• _À faire_
D'après la critique de Peter Pan reproduite plus bas, en quelle année le roman original de James Matthew Barrie a-t-il paru ?

Peter
Pan
Prestance
visuelle de tous les instants, verve scénaristique intarissable, parmi
les nombreux classiques de Disney, Peter Pan s'affirme nettement comme
le mètre-étalon d'une perfection trop rarement atteinte.
La magie du graphisme Disney n'est
plus à défendre, tant les générations de petits et grands enfants se
sont succédées à la célébrer dans le monde entier. Mais les plus exigeants
parmi les grands enfants n'auront pas manqué de remarquer qu'avec le
recul, la plupart des grands classiques de l'oncle Walt souffrent d'une
cruelle anémie scénaristique, Cendrillon ou Blanche Neige en tête. 1
h 10 pour nous raconter deux ou trois petits événements, entrecoupés
de chansons guimauves. De quoi refroidir les plus émerveillés des ex-petits
galopins cinéphages que nous étions. Pourtant, la longue filmographie
Disney, indépendamment des divers réalisateurs qui se succédèrent, recèlent
quelques exceptions qui, comme on dit, confirment la règle. Parmi ces
perles rares, Peter Pan est sans nul doute la plus éclatante.
D'abord par son graphisme somptueux,
qui avec ceux de Blanche Neige et Pinocchio, constitue le sommet de
l'art Disney. La densité des couleurs alliée à la discrétion des traits
donnent une sensation de luminosité et de rondeur presque palpable qui
sont un régal pour l'œil. Il faut dire que Peter Pan fut réalisé au
début des années 50, soit l'âge d'or de l'animation hollywoodienne (voir
les Tom & Jerry ou Tex Avery de cette époque pour s'en convaincre).
Et, de fait, dès les années 60, des films comme Les 101 dalmatiens ou
Le Livre de la Jungle apparurent affligés de gros traits noirs et de
couleurs incroyablement fades, qui ne lassent pas d'irriter quand on
les compare à leurs glorieux aînés.
Fort de ce brio visuel, Peter
Pan apparaît comme la plus aboutie des œuvres Disney dès qu'on se penche
sur son scénario et ses personnages. Et là, le mérite en revient bien
sûr d'abord et avant tout à James Matthew Barrie, auteur du roman original,
paru en 1911. C'est à lui en effet que l'on doit le flot d'imagination
déchaîné qui irrigue cette histoire. Partant d'une petite chambre d'enfants
londonienne, Peter Pan et ses amis vont vivre de grandes aventures baroques
et totalement délirantes dans le fameux Pays Imaginaire, où se côtoient
un équipage de joyeux pirates, des indiens, des sirènes ou encore la
bande des Garçons Perdus, un groupe d'orphelins vêtus de peaux d'animaux,
libres comme rêvent de l'être tous les petits garçons. Sans oublier
bien sûr la mythique Fée Clochette, pin-up miniature amoureuse de Peter
et caractérielle en diable. Une faune réellement enthousiasmante, où
chacun côtoie les autres dans un délire permanent, et qui constitue
en réalité l'incarnation des héros imaginaires de tous les enfants.

• _Données enregistrées_
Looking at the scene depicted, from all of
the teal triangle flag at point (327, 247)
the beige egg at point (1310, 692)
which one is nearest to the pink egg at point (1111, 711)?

• _Réponse ci-dessous_
En 1911.